To be done: Report every line of the material below that contains the string "reflection", matching case exactly.

Extracted entries:

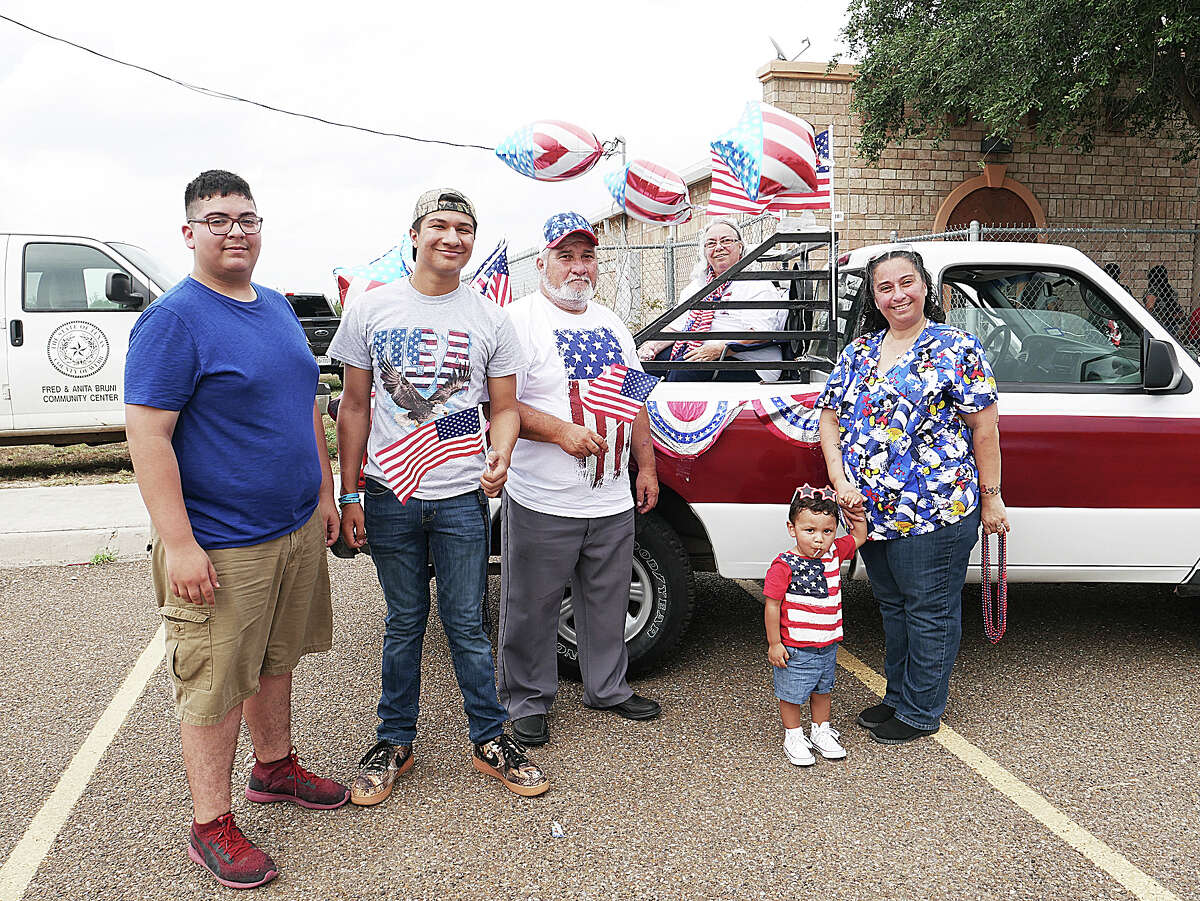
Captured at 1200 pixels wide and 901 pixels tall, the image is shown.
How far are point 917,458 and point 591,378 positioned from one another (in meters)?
1.23

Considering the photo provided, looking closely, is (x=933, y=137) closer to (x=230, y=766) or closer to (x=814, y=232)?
(x=814, y=232)

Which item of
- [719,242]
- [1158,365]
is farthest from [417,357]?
[1158,365]

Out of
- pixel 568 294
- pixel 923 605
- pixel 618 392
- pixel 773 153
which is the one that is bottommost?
pixel 923 605

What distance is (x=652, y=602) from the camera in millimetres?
4020

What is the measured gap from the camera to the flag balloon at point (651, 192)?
19.5 ft

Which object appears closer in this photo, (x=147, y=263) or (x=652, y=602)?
(x=652, y=602)

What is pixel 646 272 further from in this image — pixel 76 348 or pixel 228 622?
pixel 228 622

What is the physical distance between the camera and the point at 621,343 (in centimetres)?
357

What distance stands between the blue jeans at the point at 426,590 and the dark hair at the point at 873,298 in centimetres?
169

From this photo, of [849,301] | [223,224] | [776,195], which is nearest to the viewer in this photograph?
[223,224]

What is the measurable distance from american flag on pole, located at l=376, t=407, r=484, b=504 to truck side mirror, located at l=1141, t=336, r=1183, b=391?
2.61m

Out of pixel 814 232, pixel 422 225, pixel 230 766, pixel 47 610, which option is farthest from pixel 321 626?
pixel 47 610

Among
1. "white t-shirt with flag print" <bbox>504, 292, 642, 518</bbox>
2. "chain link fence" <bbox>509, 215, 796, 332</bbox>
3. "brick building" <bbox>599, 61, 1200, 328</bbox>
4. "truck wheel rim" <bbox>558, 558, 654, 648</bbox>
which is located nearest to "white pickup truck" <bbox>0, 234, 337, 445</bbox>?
"chain link fence" <bbox>509, 215, 796, 332</bbox>

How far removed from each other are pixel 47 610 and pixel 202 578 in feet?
11.2
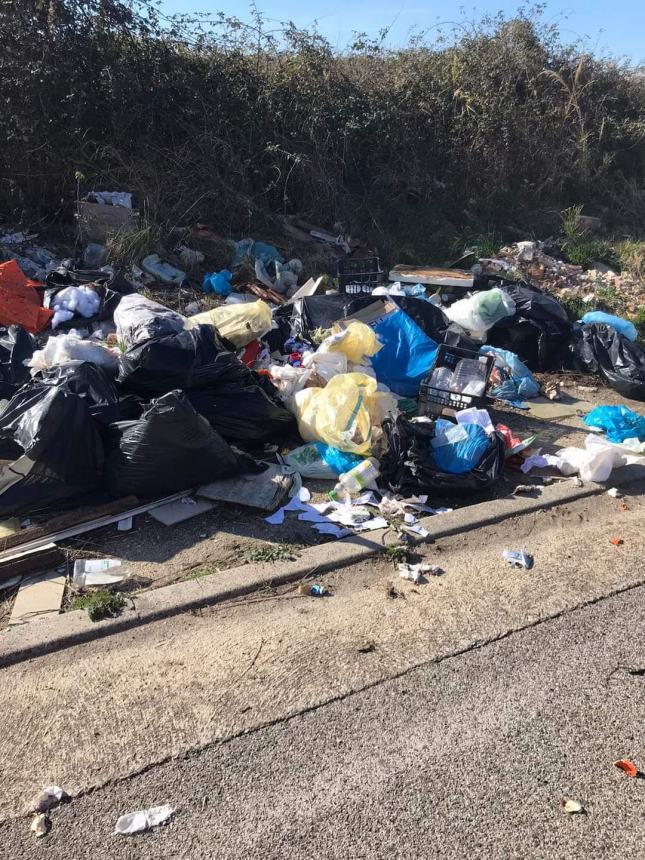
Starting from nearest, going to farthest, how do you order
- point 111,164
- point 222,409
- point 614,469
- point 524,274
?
point 222,409
point 614,469
point 111,164
point 524,274

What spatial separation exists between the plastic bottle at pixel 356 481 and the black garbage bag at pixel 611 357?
3.16 m

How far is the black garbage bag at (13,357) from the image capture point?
4.34 metres

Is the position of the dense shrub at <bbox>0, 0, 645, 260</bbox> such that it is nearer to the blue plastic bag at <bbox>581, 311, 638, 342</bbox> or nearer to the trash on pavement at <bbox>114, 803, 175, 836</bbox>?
the blue plastic bag at <bbox>581, 311, 638, 342</bbox>

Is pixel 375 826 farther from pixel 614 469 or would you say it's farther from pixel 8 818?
pixel 614 469

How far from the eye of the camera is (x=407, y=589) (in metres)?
3.13

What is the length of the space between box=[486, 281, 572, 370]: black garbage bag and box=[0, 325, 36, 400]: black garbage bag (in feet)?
13.7

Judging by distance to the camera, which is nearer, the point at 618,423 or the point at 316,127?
the point at 618,423

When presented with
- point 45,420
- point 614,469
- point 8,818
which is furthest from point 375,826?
point 614,469

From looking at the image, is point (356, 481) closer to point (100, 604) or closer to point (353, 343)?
point (353, 343)

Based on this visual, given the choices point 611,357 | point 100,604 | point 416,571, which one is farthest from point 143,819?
point 611,357

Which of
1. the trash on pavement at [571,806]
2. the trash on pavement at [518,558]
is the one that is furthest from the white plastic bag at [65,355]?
the trash on pavement at [571,806]

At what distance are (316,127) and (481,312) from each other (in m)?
4.34

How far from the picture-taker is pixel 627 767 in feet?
7.20

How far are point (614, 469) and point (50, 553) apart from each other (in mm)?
3546
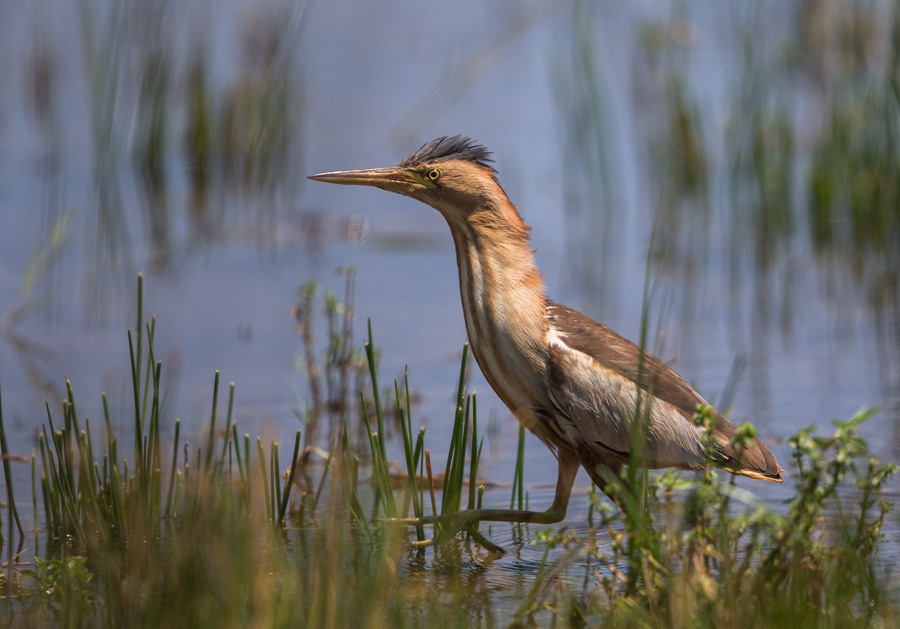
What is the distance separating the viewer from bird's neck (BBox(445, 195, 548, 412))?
3082mm

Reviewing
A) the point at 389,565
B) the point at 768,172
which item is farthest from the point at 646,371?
the point at 768,172

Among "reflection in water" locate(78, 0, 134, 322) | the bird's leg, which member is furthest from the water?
the bird's leg

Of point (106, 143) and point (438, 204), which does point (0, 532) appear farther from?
point (106, 143)

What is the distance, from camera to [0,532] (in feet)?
9.83

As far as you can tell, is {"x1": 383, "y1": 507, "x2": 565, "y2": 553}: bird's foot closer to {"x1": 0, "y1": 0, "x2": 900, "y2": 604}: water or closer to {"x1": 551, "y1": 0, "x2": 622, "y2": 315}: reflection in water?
{"x1": 0, "y1": 0, "x2": 900, "y2": 604}: water

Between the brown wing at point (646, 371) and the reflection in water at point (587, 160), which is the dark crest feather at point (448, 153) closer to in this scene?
the brown wing at point (646, 371)

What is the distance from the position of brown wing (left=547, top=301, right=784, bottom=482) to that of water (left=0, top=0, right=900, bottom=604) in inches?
24.6

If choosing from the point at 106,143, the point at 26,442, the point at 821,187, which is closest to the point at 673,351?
Answer: the point at 821,187

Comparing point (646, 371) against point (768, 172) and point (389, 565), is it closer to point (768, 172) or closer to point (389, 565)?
point (389, 565)

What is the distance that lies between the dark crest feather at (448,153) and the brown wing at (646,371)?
0.49 m

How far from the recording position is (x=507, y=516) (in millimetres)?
3080

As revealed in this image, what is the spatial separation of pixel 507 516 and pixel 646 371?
56cm

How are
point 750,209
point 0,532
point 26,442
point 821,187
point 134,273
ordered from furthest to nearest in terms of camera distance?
point 750,209, point 821,187, point 134,273, point 26,442, point 0,532

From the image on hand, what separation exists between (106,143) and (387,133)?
2654mm
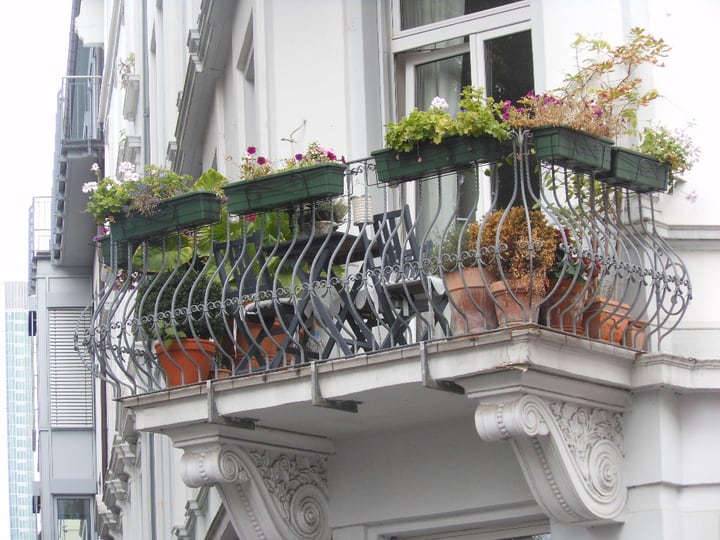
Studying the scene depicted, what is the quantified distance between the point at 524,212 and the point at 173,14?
11044mm

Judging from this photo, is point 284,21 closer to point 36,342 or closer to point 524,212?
point 524,212

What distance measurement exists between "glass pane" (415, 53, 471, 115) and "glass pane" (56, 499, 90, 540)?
953 inches

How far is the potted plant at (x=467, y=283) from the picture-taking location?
8.88m

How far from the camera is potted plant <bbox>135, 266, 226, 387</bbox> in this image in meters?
10.2

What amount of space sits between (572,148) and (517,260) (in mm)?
671

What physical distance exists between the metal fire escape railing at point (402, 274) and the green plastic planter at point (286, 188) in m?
0.15

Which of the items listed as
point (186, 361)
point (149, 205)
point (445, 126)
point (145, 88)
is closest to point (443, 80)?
point (149, 205)

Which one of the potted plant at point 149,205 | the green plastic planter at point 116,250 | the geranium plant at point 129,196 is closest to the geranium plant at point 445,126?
the potted plant at point 149,205

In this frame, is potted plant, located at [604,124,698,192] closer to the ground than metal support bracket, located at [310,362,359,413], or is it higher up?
higher up

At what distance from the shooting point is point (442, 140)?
9000 millimetres

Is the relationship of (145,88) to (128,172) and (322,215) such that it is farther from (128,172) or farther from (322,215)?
(322,215)

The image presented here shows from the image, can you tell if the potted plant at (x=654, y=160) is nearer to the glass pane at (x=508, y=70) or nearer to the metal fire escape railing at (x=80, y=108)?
the glass pane at (x=508, y=70)

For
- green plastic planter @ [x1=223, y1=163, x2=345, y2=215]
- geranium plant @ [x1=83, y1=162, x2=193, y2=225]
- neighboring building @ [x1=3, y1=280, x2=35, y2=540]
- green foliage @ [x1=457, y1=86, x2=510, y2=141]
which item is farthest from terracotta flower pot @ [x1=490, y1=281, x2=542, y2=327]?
neighboring building @ [x1=3, y1=280, x2=35, y2=540]

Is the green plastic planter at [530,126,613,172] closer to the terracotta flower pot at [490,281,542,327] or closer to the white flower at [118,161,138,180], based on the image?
the terracotta flower pot at [490,281,542,327]
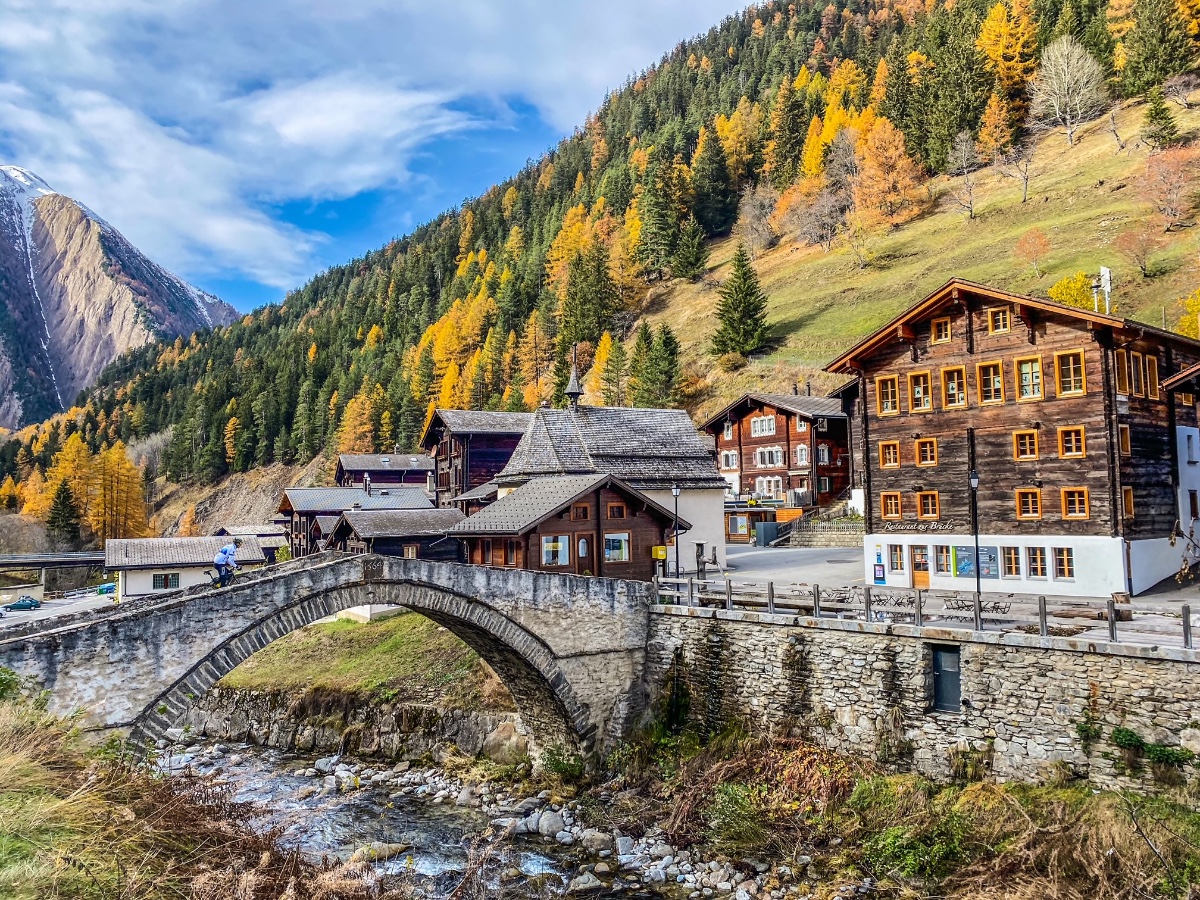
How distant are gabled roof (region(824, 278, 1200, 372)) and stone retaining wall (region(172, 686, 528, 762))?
60.0 ft

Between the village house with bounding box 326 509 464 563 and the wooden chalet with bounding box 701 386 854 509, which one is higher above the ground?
the wooden chalet with bounding box 701 386 854 509

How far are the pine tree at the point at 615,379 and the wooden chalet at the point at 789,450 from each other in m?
15.4

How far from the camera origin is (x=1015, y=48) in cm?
9569

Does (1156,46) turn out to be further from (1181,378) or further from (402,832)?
(402,832)

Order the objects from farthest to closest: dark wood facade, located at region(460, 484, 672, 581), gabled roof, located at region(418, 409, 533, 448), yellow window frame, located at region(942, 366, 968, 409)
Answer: gabled roof, located at region(418, 409, 533, 448), dark wood facade, located at region(460, 484, 672, 581), yellow window frame, located at region(942, 366, 968, 409)

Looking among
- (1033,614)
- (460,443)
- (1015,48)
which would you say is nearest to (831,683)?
(1033,614)

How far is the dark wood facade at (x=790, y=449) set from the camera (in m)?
53.8

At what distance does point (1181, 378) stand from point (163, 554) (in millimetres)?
57840

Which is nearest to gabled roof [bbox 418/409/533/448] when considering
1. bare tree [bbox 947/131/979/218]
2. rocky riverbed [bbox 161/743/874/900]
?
rocky riverbed [bbox 161/743/874/900]

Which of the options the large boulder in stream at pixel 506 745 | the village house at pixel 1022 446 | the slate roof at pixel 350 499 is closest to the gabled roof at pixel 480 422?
the slate roof at pixel 350 499

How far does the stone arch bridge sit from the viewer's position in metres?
16.6

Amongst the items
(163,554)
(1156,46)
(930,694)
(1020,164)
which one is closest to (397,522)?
(163,554)

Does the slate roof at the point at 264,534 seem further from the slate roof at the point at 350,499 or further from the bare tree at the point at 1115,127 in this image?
the bare tree at the point at 1115,127

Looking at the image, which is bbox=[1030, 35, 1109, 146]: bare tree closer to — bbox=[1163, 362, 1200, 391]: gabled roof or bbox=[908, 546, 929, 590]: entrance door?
bbox=[1163, 362, 1200, 391]: gabled roof
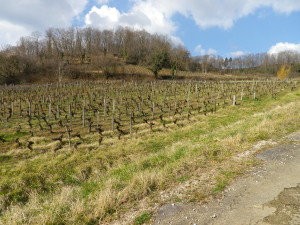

The reply:
Among "reflection in water" locate(78, 0, 134, 322) | the bird's leg, which member is furthest from the water?
As far as you can tell, is {"x1": 383, "y1": 507, "x2": 565, "y2": 553}: bird's foot closer to {"x1": 0, "y1": 0, "x2": 900, "y2": 604}: water or closer to {"x1": 551, "y1": 0, "x2": 622, "y2": 315}: reflection in water?
Between the brown wing at point (646, 371) and the reflection in water at point (587, 160), which is the dark crest feather at point (448, 153) closer to in this scene?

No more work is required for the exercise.